El manso combatirá por la verdad, no pudiendo tolerar que ella sea lastimada. Sin embargo, no lo hará con amargura, ni estará siempre presto a atacar al enemigo y a destruirlo, incluso ofendiéndolo y pisoteando su honor. Tales actitudes le son ajenas, y son incompatibles con la caballerosidad que lo caracteriza.
También en el Combate Espiritual, el manso sabrá distinguir cuándo se enfrenta al Diablo y cuándo está tratando con una persona débil, y actuará conforme a esta diferenciación.
Ahora bien, ¿cómo podemos adquirir la mansedumbre?
En primera instancia, hemos de tener presente que se trata de un fruto del Espíritu Santo; es decir, que puede ir madurando a partir de una auténtica vida espiritual. No es que uno sea manso por tener un temperamento letárgico, uno que es difícil sacar de la calma. Una naturaleza así tiene algo embotado, apático y lento; mientras que la mansedumbre posee algo claro y luminoso.
Entonces, los caminos de seguimiento interior del Señor son particularmente importantes para percibir y llevar constantemente ante Dios todas las rebeliones de nuestra naturaleza humana: nuestra ira, nuestra impaciencia, el desasosiego en nuestro interior y todo este tipo de reacciones. Poniéndolo ante el Señor, le pedimos que apacigüe todo esto, por medio de la acción del Espíritu Santo.
Al Señor le agradará que le pidamos poder ser semejantes a Él, acogiendo Su actitud de Cordero. Lógicamente hace parte de ello el estar dispuestos a perdonar, el no encerrarnos en la posición de acusar a la otra persona, el querer superar las reacciones amargas que surgen en nuestro interior y de ningún modo justificarlas…
Dios nos dará ocasiones suficientes para aprender esta mansedumbre. Es su Corazón abierto, al que nosotros nos unimos, al que podemos presentar una y otra vez todos los campos cerrados de nuestro interior, para dejarlos tocar por Él.
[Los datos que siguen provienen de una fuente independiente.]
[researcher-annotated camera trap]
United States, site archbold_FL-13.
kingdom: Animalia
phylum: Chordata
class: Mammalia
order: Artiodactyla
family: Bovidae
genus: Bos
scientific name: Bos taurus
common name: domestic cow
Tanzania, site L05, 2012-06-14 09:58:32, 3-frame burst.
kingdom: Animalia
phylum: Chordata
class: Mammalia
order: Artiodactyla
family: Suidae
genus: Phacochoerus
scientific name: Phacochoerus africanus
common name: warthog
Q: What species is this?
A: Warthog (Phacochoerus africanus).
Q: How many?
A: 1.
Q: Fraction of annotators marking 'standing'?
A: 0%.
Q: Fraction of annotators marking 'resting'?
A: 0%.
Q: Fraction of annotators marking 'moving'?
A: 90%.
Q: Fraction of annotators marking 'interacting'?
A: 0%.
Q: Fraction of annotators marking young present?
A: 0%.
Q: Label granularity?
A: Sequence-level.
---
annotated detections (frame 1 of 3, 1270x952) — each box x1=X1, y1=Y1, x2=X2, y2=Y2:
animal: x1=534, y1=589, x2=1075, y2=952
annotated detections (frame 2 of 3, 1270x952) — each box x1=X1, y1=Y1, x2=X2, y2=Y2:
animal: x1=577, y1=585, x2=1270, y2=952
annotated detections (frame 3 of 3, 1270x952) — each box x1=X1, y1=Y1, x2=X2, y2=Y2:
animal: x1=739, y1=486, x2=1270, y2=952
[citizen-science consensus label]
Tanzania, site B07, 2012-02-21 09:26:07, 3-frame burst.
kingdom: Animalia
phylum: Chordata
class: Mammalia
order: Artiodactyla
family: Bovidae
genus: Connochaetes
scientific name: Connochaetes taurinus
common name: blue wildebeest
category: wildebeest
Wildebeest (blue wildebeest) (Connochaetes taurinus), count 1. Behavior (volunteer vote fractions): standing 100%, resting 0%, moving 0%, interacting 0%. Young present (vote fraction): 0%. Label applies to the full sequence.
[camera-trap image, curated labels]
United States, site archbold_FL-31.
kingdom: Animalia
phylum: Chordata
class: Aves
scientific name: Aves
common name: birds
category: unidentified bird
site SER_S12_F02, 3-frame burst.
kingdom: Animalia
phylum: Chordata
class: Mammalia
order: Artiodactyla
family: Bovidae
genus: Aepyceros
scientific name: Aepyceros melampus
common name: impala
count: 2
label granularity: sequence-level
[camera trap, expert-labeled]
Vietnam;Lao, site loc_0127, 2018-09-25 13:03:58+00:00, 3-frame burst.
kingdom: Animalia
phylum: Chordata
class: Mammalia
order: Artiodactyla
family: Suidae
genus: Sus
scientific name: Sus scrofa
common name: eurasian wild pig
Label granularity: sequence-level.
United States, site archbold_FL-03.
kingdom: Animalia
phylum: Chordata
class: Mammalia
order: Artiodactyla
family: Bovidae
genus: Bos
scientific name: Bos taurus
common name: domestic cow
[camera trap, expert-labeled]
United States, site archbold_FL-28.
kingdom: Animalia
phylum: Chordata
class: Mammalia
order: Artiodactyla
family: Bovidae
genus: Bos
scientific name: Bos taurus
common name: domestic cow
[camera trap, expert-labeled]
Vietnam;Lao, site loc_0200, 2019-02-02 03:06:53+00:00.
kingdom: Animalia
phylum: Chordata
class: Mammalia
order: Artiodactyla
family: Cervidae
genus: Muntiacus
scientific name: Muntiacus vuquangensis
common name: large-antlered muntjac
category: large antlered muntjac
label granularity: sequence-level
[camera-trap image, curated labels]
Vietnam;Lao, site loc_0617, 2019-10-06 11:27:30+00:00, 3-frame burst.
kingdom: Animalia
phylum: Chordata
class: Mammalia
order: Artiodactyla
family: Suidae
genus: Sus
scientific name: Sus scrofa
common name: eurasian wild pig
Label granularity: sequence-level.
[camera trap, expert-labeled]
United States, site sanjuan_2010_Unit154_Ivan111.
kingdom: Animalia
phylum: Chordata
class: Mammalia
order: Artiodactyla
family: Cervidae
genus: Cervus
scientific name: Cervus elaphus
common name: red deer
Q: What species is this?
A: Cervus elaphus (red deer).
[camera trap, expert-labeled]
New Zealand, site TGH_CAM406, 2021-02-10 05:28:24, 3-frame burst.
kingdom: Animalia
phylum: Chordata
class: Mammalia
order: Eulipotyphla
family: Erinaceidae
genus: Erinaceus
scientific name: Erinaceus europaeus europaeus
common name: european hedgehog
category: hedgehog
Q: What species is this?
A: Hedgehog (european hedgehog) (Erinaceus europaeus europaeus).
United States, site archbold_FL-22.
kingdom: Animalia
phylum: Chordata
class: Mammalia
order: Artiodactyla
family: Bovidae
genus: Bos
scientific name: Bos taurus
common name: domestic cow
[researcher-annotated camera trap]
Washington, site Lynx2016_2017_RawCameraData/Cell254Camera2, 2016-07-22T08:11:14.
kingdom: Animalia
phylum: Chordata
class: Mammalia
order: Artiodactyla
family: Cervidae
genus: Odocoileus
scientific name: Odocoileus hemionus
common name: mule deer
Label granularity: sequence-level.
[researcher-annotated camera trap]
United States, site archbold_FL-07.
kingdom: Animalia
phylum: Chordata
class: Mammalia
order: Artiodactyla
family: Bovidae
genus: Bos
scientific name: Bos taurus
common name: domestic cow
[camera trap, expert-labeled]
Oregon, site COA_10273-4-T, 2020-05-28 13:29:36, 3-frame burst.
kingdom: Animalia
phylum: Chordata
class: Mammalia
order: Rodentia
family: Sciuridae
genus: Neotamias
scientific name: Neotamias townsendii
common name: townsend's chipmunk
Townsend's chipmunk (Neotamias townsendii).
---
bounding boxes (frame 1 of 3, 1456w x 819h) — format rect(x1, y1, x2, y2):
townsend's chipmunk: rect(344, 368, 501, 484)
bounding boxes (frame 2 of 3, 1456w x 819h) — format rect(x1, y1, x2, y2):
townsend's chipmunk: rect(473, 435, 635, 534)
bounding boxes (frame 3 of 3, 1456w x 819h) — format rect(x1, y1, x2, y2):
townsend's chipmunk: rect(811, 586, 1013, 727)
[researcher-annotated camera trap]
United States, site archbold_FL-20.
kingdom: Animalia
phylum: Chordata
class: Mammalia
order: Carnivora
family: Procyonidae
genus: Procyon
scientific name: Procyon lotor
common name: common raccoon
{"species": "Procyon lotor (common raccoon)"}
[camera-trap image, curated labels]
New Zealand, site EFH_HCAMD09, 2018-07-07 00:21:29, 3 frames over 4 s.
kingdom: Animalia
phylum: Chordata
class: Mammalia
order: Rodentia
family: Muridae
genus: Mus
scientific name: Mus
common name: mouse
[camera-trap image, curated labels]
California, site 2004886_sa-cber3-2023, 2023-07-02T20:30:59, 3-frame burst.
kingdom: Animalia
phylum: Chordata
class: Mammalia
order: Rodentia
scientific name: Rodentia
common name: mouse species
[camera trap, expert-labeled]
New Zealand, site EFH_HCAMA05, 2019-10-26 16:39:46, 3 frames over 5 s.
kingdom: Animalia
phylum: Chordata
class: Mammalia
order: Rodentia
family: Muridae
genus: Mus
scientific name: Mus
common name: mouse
Sólo para que quede bien claro: la mansedumbre no es acaso ser demasiado cobardes como para profesar la verdad; ella jamás aprobaría ni relativizaría lo que es reprochable; ella no lo toleraría todo por una débil condescendencia.
La mansedumbre, antes bien, sabrá enfrentarse a todas las situaciones al modo del Señor, de manera que, a través de la gracia de Dios, saldrá victoriosa en el amor. Esto hace que sea irresistible, y la convierte en parte esencial del camino en pos del Cordero, quien fue hallado digno de abrir el libro y sus siete sellos (cf. Ap 5,5).